Uncategorized

AJB’s Booker faces termination

Sanctions for the five employees of Alma J. Brown Elementary School are forthcoming, said Grambling State University Provost Robert Dixon.Those sanctions were announced earlier this month, but the process has been mired by the need to meet due process restrictions on punitive action, Dixon said.

The first to be dealt with will be the teacher who initiated the Sept. 20 rally in support of the Jena 6 that involved kindergartners and first-graders at the GSU-run laboratory school.

The university newspaper, The Gramblinite, printed a story and photo from the event in its Sept. 27 edition that showed a young girl being held up by her grandmother – a school employee – so a noose could be placed around her neck. That photo and the realization of the event caused a national news stir that lasted for several days.

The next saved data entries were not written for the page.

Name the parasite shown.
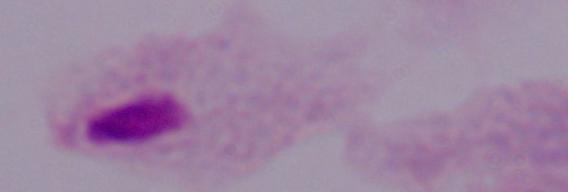
A trichomonad.

Captured at 1000x magnification. Micrograph.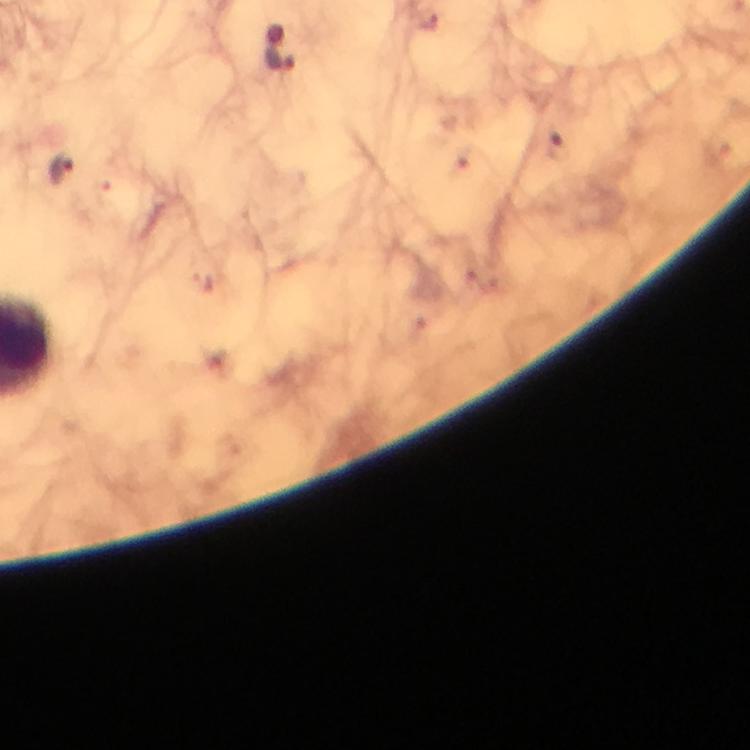
magnification = 100x
immersion oil = used
cropped from = a single field of view
image size = 750×750 pixels
malaria parasite locations = approximate object centers, in pixels from the top-left corner: (x=278, y=58), (x=559, y=145), (x=61, y=168)
stain = Giemsa
preparation = thick smear
context = from a malaria diagnostic workup
capture = smartphone photograph through a microscopeGive the position of every malaria parasite.
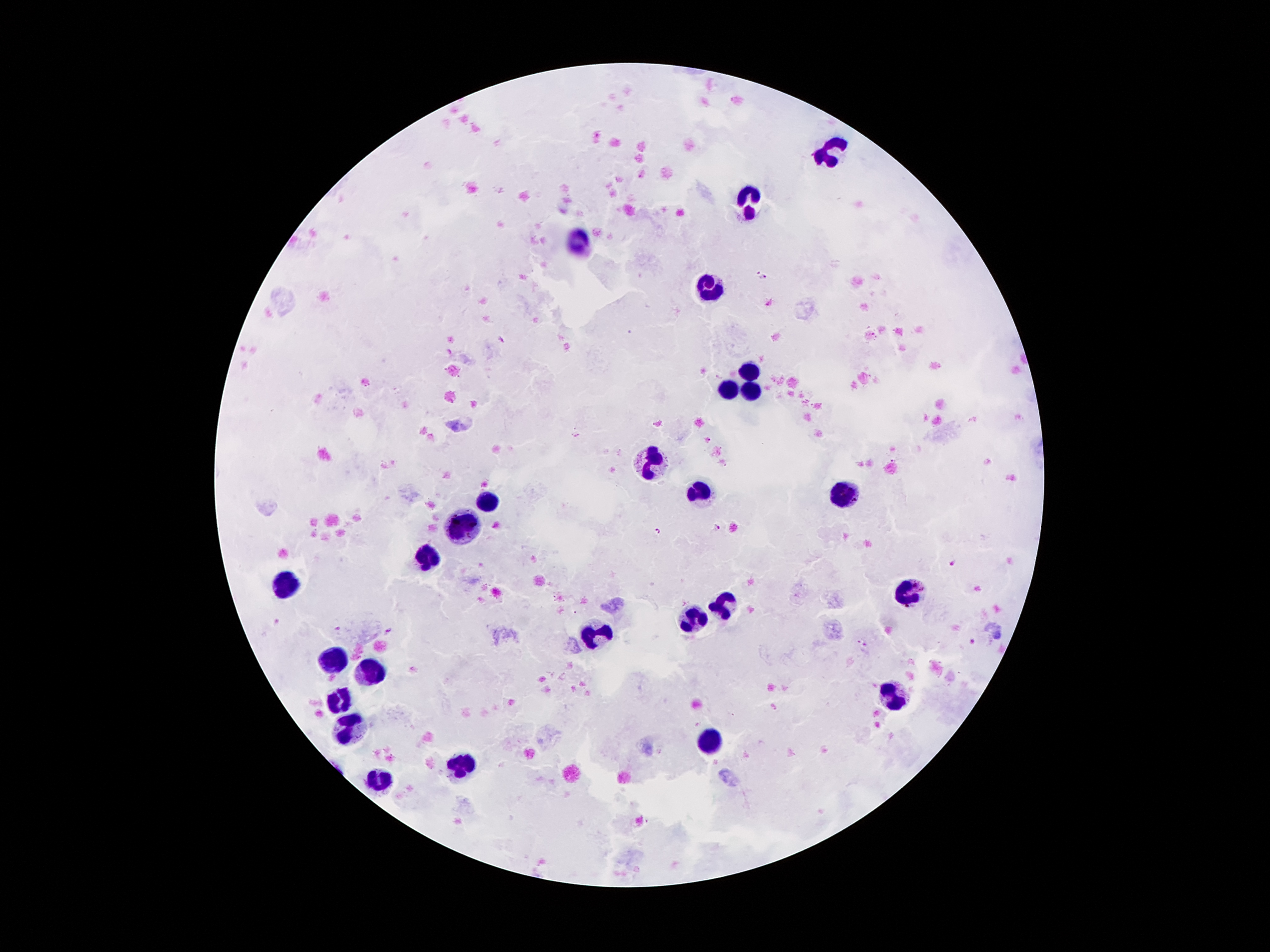

Approximate centers as [x, y] in pixels.
Malaria parasites: [758, 272], [764, 278], [717, 527], [658, 532], [954, 564], [276, 622], [337, 628], [388, 629], [973, 642], [861, 644].

Summary:
  - Leukocyte locations: [831, 152], [747, 200], [580, 245], [710, 290], [747, 371], [748, 386], [725, 391], [653, 460], [701, 494], [844, 495], [488, 504], [466, 531], [429, 557], [286, 583], [910, 591], [726, 605], [691, 620], [596, 632], [332, 660], [372, 673], [891, 698], [341, 703], [349, 731], [709, 742], [461, 765], [378, 783]
  - Field of view: single
  - Capture: smartphone camera through the microscope eyepiece
  - Image size: 1270×952 pixels
  - Patient malaria status: infected with Plasmodium falciparum
  - Stain: Giemsa
  - Preparation: thick peripheral-blood smear
  - Magnification: 100x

The grandmother, a senior kindergarten and first grade teacher at the school, is still on paid administrative leave while being considered for termination because of her involvement. Dixon said she was found to be the event’s principal organizer – the person alleged to have put a noose around the young girl’s neck.

Once the dean of the GSU College of Education, Sean Warner, moves forward with a recommendation for her termination, she will be informed she has an opportunity to challenge it.
Warner, Dixon said, has been away from campus off and on since the incident to handle previously scheduled engagements and has not yet filed his recommendation with Dixon’s office.

Making contact with the employee is of paramount concern, Dixon said, as she has yet to respond to any efforts to contact her.

“We’re going to make every effort to get correspondence to her,” Dixon said. “The last thing we want is to have a step in the process missed or a right violated. We’ve bent over backwards to ensure that we haven’t.”

Part of that effort to follow procedure has involved GSU President Horace Judson calling for a review by the legal counsel for the University of Louisiana System, who visited campus Oct. 11-12, Dixon said.

The grandmother will have a chance to respond in an informal hearing to the grounds for the charges against her, Dixon said.

If she chooses to take that opportunity within five days, a judicial committee will hear her challenge, he said. If not, it will go straight to a formal hearing on the charges and a recommendation would be made to the president, who can choose to follow it or ignore it, Dixon said.

Another school employee, found to be a major participant in the rally, will face a suspension, Dixon said, and have the same due process extended to them.

Two others, teachers at the school whose classes were conscripted for the rally but were not involved in organizing it, will be handed letters of reprimand and have a chance to respond to them for their permanent personnel files.

The director of instruction, who did nothing upon learning of the event and made no effort to find out why it happened, faces a letter of reprimand and a sanction yet to be determined, Dixon said.

Identities have been withheld because of concerns for fair hearings, Dixon said.

“What some people will argue is that people have been prejudged,” he said. “We’ve received a lot of pressure from around the state, but we have to make sure the hearings are fair.